## WHAT TO DO
Output the data below in full, character for character.

........

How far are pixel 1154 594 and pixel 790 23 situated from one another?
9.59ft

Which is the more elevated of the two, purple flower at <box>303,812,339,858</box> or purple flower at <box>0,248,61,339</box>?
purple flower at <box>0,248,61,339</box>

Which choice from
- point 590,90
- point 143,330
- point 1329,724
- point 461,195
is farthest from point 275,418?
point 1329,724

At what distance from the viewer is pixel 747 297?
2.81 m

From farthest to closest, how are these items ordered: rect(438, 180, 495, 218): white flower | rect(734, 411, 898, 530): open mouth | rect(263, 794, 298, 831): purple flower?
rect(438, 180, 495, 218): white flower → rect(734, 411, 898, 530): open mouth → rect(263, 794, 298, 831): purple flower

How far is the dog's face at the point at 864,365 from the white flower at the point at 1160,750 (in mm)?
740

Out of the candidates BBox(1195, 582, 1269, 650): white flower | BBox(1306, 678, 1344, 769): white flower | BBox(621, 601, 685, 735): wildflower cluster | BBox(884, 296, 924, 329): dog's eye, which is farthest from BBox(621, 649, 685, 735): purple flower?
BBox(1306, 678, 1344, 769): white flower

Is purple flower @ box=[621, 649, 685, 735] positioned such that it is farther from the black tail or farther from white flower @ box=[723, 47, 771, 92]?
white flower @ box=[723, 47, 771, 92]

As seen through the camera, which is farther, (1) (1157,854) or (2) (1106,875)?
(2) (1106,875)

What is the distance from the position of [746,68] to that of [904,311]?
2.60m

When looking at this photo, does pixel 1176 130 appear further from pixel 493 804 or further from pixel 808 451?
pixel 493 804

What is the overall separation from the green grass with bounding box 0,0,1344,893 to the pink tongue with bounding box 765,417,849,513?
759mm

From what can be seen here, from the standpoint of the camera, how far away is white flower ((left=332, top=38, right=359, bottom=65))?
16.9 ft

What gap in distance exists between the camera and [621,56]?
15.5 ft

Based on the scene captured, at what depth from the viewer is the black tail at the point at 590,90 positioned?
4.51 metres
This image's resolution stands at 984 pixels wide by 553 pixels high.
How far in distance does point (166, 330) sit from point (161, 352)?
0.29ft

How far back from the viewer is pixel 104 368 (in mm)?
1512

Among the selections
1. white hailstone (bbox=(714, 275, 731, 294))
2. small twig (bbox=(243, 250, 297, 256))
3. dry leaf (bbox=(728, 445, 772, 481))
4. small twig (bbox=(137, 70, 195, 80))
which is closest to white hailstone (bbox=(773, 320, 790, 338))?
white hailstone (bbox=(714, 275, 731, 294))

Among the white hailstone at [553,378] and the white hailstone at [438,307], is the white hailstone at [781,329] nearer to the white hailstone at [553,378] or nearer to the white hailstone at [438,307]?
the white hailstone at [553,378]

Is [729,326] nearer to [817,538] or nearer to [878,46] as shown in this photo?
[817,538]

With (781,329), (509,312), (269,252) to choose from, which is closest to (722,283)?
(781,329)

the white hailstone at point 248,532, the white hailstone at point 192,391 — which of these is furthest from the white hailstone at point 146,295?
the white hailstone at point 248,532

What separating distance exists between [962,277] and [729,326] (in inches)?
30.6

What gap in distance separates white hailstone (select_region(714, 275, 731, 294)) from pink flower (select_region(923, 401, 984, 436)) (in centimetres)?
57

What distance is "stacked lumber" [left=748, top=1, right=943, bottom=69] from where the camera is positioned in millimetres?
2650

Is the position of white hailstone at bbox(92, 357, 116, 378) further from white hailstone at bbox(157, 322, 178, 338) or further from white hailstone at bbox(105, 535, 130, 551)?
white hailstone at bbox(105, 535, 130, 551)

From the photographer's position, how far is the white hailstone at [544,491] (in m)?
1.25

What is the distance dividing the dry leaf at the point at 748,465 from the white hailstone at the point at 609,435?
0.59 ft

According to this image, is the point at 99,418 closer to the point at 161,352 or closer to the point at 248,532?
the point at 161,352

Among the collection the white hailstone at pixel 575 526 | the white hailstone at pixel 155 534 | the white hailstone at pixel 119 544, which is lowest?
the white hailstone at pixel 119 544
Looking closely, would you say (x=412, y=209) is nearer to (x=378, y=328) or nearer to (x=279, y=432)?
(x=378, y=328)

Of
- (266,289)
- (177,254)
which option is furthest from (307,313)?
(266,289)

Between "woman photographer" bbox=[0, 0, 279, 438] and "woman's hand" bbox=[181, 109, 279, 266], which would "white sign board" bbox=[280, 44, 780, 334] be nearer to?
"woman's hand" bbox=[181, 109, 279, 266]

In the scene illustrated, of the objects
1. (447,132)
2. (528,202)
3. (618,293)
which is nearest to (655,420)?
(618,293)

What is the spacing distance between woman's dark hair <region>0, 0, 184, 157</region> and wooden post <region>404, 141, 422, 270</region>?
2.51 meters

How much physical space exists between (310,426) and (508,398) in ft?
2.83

........

## COMPLETED TASK
How far are pixel 1154 594 and pixel 790 23 situated from one another?
9.59ft

Which is the more elevated of the two, purple flower at <box>303,812,339,858</box> or purple flower at <box>0,248,61,339</box>?
purple flower at <box>0,248,61,339</box>

Which choice from
- point 590,90
- point 143,330
- point 1329,724
- point 461,195
is farthest from point 275,418?
point 1329,724

At what distance from the viewer is pixel 747 297?
2.81 m

From farthest to closest, how are these items ordered: rect(438, 180, 495, 218): white flower | rect(734, 411, 898, 530): open mouth | rect(263, 794, 298, 831): purple flower?
rect(438, 180, 495, 218): white flower → rect(734, 411, 898, 530): open mouth → rect(263, 794, 298, 831): purple flower

How far is the dog's face at the point at 864,365 from the white flower at the point at 1160,750 (in mm)?
740

Out of the candidates BBox(1195, 582, 1269, 650): white flower | BBox(1306, 678, 1344, 769): white flower | BBox(621, 601, 685, 735): wildflower cluster | BBox(884, 296, 924, 329): dog's eye, which is farthest from BBox(621, 649, 685, 735): purple flower?
BBox(1306, 678, 1344, 769): white flower

Is purple flower @ box=[621, 649, 685, 735] positioned such that it is farther from the black tail or farther from white flower @ box=[723, 47, 771, 92]?
white flower @ box=[723, 47, 771, 92]

As seen through the camera, which is farther, (1) (1157,854) or (2) (1106,875)?
(2) (1106,875)

What is the distance from the position of [746,68] to that of [904,311]?
2.60m

When looking at this photo, does pixel 1176 130 appear further from pixel 493 804 or further from pixel 808 451?
pixel 493 804

What is the overall separation from the green grass with bounding box 0,0,1344,893 to the pink tongue with bounding box 765,417,849,513?
759mm

From what can be seen here, from the standpoint of the camera, how far away is white flower ((left=332, top=38, right=359, bottom=65))?
16.9 ft

What gap in distance exists between the camera and [621,56]?
15.5 ft

Based on the scene captured, at what depth from the viewer is the black tail at the point at 590,90 positioned?
4.51 metres
This image's resolution stands at 984 pixels wide by 553 pixels high.
How far in distance does point (166, 330) sit from point (161, 352)?
0.29ft

How far back from the viewer is pixel 104 368 (in mm)?
1512

Among the selections
1. white hailstone (bbox=(714, 275, 731, 294))
2. small twig (bbox=(243, 250, 297, 256))
3. dry leaf (bbox=(728, 445, 772, 481))
4. small twig (bbox=(137, 70, 195, 80))
which is closest to white hailstone (bbox=(773, 320, 790, 338))?
white hailstone (bbox=(714, 275, 731, 294))

Among the white hailstone at [553,378] and the white hailstone at [438,307], is the white hailstone at [781,329] nearer to the white hailstone at [553,378] or nearer to the white hailstone at [438,307]?
the white hailstone at [553,378]

Is [729,326] nearer to [817,538] or nearer to [878,46] as shown in this photo?
[817,538]

With (781,329), (509,312), (269,252) to choose from, which is closest to (722,283)?
(781,329)

the white hailstone at point 248,532, the white hailstone at point 192,391 — which of these is furthest from the white hailstone at point 146,295?
the white hailstone at point 248,532

What separating distance exists between [962,277] and [729,326] (in inches)?
30.6

What gap in distance separates white hailstone (select_region(714, 275, 731, 294)) from pink flower (select_region(923, 401, 984, 436)) (in centimetres)?
57

What distance is "stacked lumber" [left=748, top=1, right=943, bottom=69] from where the camera is positioned in millimetres?
2650

Is the position of white hailstone at bbox(92, 357, 116, 378) further from white hailstone at bbox(157, 322, 178, 338) or further from white hailstone at bbox(105, 535, 130, 551)?
white hailstone at bbox(105, 535, 130, 551)

From the photographer's position, how far is the white hailstone at [544,491] (in m)?
1.25

What is the distance dividing the dry leaf at the point at 748,465 from the white hailstone at the point at 609,435?
0.59 ft

According to this image, is the point at 99,418 closer to the point at 161,352 or closer to the point at 248,532?
the point at 161,352

Among the collection the white hailstone at pixel 575 526 | the white hailstone at pixel 155 534 | the white hailstone at pixel 119 544, which is lowest?
the white hailstone at pixel 119 544
Looking closely, would you say (x=412, y=209) is nearer to (x=378, y=328) or nearer to (x=279, y=432)?
(x=378, y=328)

Of
- (266,289)
- (177,254)
which option is furthest from (307,313)?
(266,289)

Between "woman photographer" bbox=[0, 0, 279, 438] and "woman's hand" bbox=[181, 109, 279, 266], which would "white sign board" bbox=[280, 44, 780, 334] be nearer to?
"woman's hand" bbox=[181, 109, 279, 266]

In the scene illustrated, of the objects
1. (447,132)
2. (528,202)
3. (618,293)
which is nearest to (655,420)?
(618,293)

What is the spacing distance between woman's dark hair <region>0, 0, 184, 157</region> and wooden post <region>404, 141, 422, 270</region>?
2.51 meters

How much physical space exists between (310,426) and (508,398) in ft?
2.83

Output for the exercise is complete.